HISTÓRICO
La alegría tiene cara de Ibarbo
  • La alegría tiene cara de Ibarbo | Archivo | La afición verdolaga espera que Víctor Ibarbo tenga más continuidad en su juego y muestre su verdadera dimensión.
    La alegría tiene cara de Ibarbo | Archivo | La afición verdolaga espera que Víctor Ibarbo tenga más continuidad en su juego y muestre su verdadera dimensión.
Wilson Díaz Sánchez | Publicado el 01 de abril de 2011

La alegría, el buen ambiente y las chanzas en Atlético Nacional tienen un protagonista: Víctor Segundo Ibarbo.

Ver al tumaqueño, de 20 años de edad, de mal genio es casi imposible. Siempre, inclusive en la adversidad, el morocho no le niega una sonrisa a nadie. Los demás jugadores y el cuerpo técnico aprendieron a conocerlo y encuentran en él un bálsamo en los momentos de tristeza.

"Este equipo me genera mucha confianza, los conozco a todos. Gane, empate o pierda estoy con el mismo humor, por eso el profe sabe y me entiende", admite.

Así como le gusta hacer bromas pesadas, también las soporta, como sucedió en la cancha de Sofasa donde terminó tirado por sus compañeros en un charco, en medio de risas y camaradería. Una semana atrás, él había promovido la misma acción. "Al que le gusta molestar sabe que debe estar tranquilo cuando le toca", comenta el mediocampista que hoy será titular en el duelo 265 frente al Medellín en el Atanasio Girardot.

Pero cuando le toca estar serio también lo sabe hacer, como esta tarde en el duelo que el conjunto verdolaga buscará recuperar el buen juego y los resultados.

Ibarbo ha recibido críticas por su bajo rendimiento en las últimas presentaciones.
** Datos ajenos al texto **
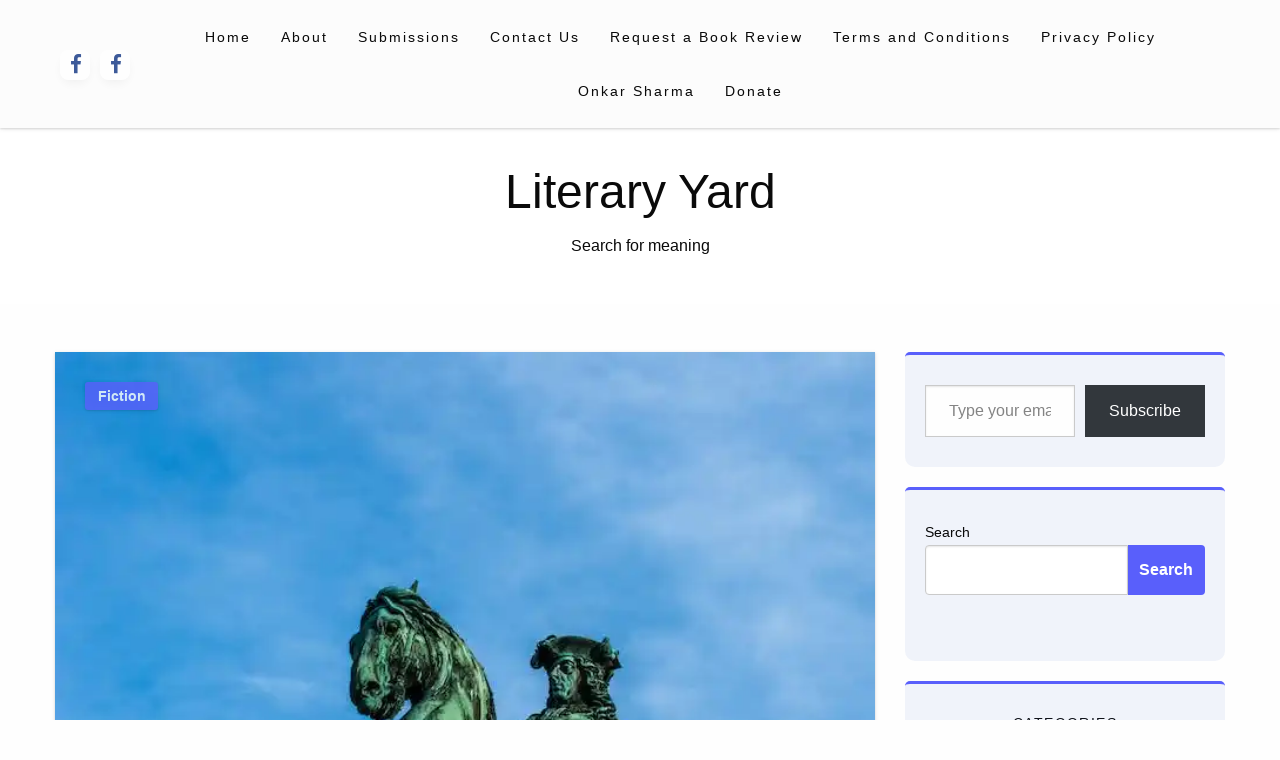

--- FILE ---
content_type: text/html; charset=utf-8
request_url: https://www.google.com/recaptcha/api2/aframe
body_size: 268
content:
<!DOCTYPE HTML><html><head><meta http-equiv="content-type" content="text/html; charset=UTF-8"></head><body><script nonce="aXLU8y9kb86BKWP0aJLbUw">/** Anti-fraud and anti-abuse applications only. See google.com/recaptcha */ try{var clients={'sodar':'https://pagead2.googlesyndication.com/pagead/sodar?'};window.addEventListener("message",function(a){try{if(a.source===window.parent){var b=JSON.parse(a.data);var c=clients[b['id']];if(c){var d=document.createElement('img');d.src=c+b['params']+'&rc='+(localStorage.getItem("rc::a")?sessionStorage.getItem("rc::b"):"");window.document.body.appendChild(d);sessionStorage.setItem("rc::e",parseInt(sessionStorage.getItem("rc::e")||0)+1);localStorage.setItem("rc::h",'1768908825364');}}}catch(b){}});window.parent.postMessage("_grecaptcha_ready", "*");}catch(b){}</script></body></html>

--- FILE ---
content_type: application/javascript; charset=utf-8
request_url: https://fundingchoicesmessages.google.com/f/AGSKWxUnMU2xd9FVTsfPKS-ce8Nzk8FbwTWhyR7hzPMlZusbintbP8x0zX-27KFOWjozgbU4BEDEvMLjSht7SI2JLNpMPvP3LTAeXvO9DU7-D6FZmZc7qJBdJYEBqbPj4CHCKLsVxlhyLNzKZhU9piLa-PjC1Yi8oP2W3hJ8X7FvJswXB-eoHpRcmYKqcjg=/_/player/ads./weeklyAdsLabel./vert_ad./ads/drive./adverthorisontalfullwidth.
body_size: -1290
content:
window['20a12780-2fc5-4b35-bf86-7ed3ddf413a7'] = true;

--- FILE ---
content_type: application/javascript; charset=utf-8
request_url: https://fundingchoicesmessages.google.com/f/AGSKWxVxzoUGSB1lixcBBr46tqnQkC-ZuUokdyMHeOTU_589wBd7NR9YRTV1s5wTQ4AMfOPPs4mlcCTYCHWgcgo9-vAhGjCsZ73izL5Gjai3etaNYUMAwCxOdLs02w-S6o9JVWlZ14Fp?fccs=W251bGwsbnVsbCxudWxsLG51bGwsbnVsbCxudWxsLFsxNzY4OTA4ODI1LDc5ODAwMDAwMF0sbnVsbCxudWxsLG51bGwsW251bGwsWzcsOSw2XSxudWxsLDIsbnVsbCwiZW4iLG51bGwsbnVsbCxudWxsLG51bGwsbnVsbCwxXSwiaHR0cHM6Ly9saXRlcmFyeXlhcmQuY29tLzIwMjMvMDQvMDQvcHJpbmNlLW9uLWEtdHJ1bXBldC8iLG51bGwsW1s4LCJNOWxrelVhWkRzZyJdLFs5LCJlbi1VUyJdLFsxOSwiMiJdLFsxNywiWzBdIl0sWzI0LCIiXSxbMjksImZhbHNlIl1dXQ
body_size: 208
content:
if (typeof __googlefc.fcKernelManager.run === 'function') {"use strict";this.default_ContributorServingResponseClientJs=this.default_ContributorServingResponseClientJs||{};(function(_){var window=this;
try{
var np=function(a){this.A=_.t(a)};_.u(np,_.J);var op=function(a){this.A=_.t(a)};_.u(op,_.J);op.prototype.getWhitelistStatus=function(){return _.F(this,2)};var pp=function(a){this.A=_.t(a)};_.u(pp,_.J);var qp=_.Zc(pp),rp=function(a,b,c){this.B=a;this.j=_.A(b,np,1);this.l=_.A(b,_.Nk,3);this.F=_.A(b,op,4);a=this.B.location.hostname;this.D=_.Dg(this.j,2)&&_.O(this.j,2)!==""?_.O(this.j,2):a;a=new _.Og(_.Ok(this.l));this.C=new _.bh(_.q.document,this.D,a);this.console=null;this.o=new _.jp(this.B,c,a)};
rp.prototype.run=function(){if(_.O(this.j,3)){var a=this.C,b=_.O(this.j,3),c=_.dh(a),d=new _.Ug;b=_.fg(d,1,b);c=_.C(c,1,b);_.hh(a,c)}else _.eh(this.C,"FCNEC");_.lp(this.o,_.A(this.l,_.Ae,1),this.l.getDefaultConsentRevocationText(),this.l.getDefaultConsentRevocationCloseText(),this.l.getDefaultConsentRevocationAttestationText(),this.D);_.mp(this.o,_.F(this.F,1),this.F.getWhitelistStatus());var e;a=(e=this.B.googlefc)==null?void 0:e.__executeManualDeployment;a!==void 0&&typeof a==="function"&&_.Qo(this.o.G,
"manualDeploymentApi")};var sp=function(){};sp.prototype.run=function(a,b,c){var d;return _.v(function(e){d=qp(b);(new rp(a,d,c)).run();return e.return({})})};_.Rk(7,new sp);
}catch(e){_._DumpException(e)}
}).call(this,this.default_ContributorServingResponseClientJs);
// Google Inc.

//# sourceURL=/_/mss/boq-content-ads-contributor/_/js/k=boq-content-ads-contributor.ContributorServingResponseClientJs.en_US.M9lkzUaZDsg.es5.O/d=1/exm=ad_blocking_detection_executable,kernel_loader,loader_js_executable,web_iab_tcf_v2_signal_executable/ed=1/rs=AJlcJMzanTQvnnVdXXtZinnKRQ21NfsPog/m=cookie_refresh_executable
__googlefc.fcKernelManager.run('\x5b\x5b\x5b7,\x22\x5b\x5bnull,\\\x22literaryyard.com\\\x22,\\\x22AKsRol89qahywaqjmqhXA1G5FH3qgSZdlecHNgQAiaJ1-w9ylqiRO0zYlvTLcuFzsgMjKZQMYLVFGeGpTQxS4_7QRVpkhJD9a_ZXl0zxrl5jVbXWHPAahR2vR2xGqBgPQvZX25jLkNSsoks8WohCuwM5Qdq0t3OPHA\\\\u003d\\\\u003d\\\x22\x5d,null,\x5b\x5bnull,null,null,\\\x22https:\/\/fundingchoicesmessages.google.com\/f\/AGSKWxXaO4f-qd2oMtefrU49NLsTfeaJ3kQErS30ik3iMH5IOZWZ20idOb9ekO-KjRt2dPj91BLH9B_vgdavTeN6g5EkC6HdvQlUH93GS-gpqFnR8zKR5nHKO7ECHfBvmqjJZZT8eerk\\\x22\x5d,null,null,\x5bnull,null,null,\\\x22https:\/\/fundingchoicesmessages.google.com\/el\/AGSKWxXCkI_NKAZDMHpWJOE_hodJqUUfjMQCU8pSJ9y8lJGXWc8_YKAljrx766YbIxQzJru5gg9ZdwfGHdcXaJn_gXAoaFhfnL_FIckd5OanHvFG37fzLG3niPtJ4tirVUTkx6Q4Okba\\\x22\x5d,null,\x5bnull,\x5b7,9,6\x5d,null,2,null,\\\x22en\\\x22,null,null,null,null,null,1\x5d,null,\\\x22Privacy and cookie settings\\\x22,\\\x22Close\\\x22,null,null,null,\\\x22Managed by Google. Complies with IAB TCF. CMP ID: 300\\\x22\x5d,\x5b3,1\x5d\x5d\x22\x5d\x5d,\x5bnull,null,null,\x22https:\/\/fundingchoicesmessages.google.com\/f\/AGSKWxX_uzV35L10QqcDmZFtgY-T-WlsQR8LXXr6oQy7ymGQ2W-BiHK4PpRGlIkHJ4jCdkB8L-ngx_Kb_F6Ms3X8dnLTcHTDw1VVhoVVw93R_MT6gO3ANbsqxBuSk7riOK8ScRTqZX_x\x22\x5d\x5d');}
Su justificación es que estuvo parado dos meses por causa de una lesión y no pudo hacer toda la pretemporada como era su deseo. "Me está costando, pero con la continuidad que me da el técnico en esa línea de tres pronto alcanzaré mejor ritmo de competencia".

Y agrega que cuando lo ven cabizbajo y cansado es fruto de su condición física, pero de inmediato reacciona y señala que en esos instantes es cuando salen los grandes jugadores a mostrar su casta y él no será la excepción.

Con Macnelly Torres y John Valencia, los últimos en llegar al medio campo verde, se siente cómodo "porque son excelentes personas y deportistas; somos una familia".

Al Medellín lo considera un gran equipo con el que "siempre hacemos lindos partidos". Y se pregunta, "¿quién no quiere ganarle al rival de patio?". Por su mente no pasan más las acciones del encuentro que perdieron en Manizales hace ocho días, pues considera que todo fue un accidente, además de que recuerda que "no perdimos con cualquiera, era el líder".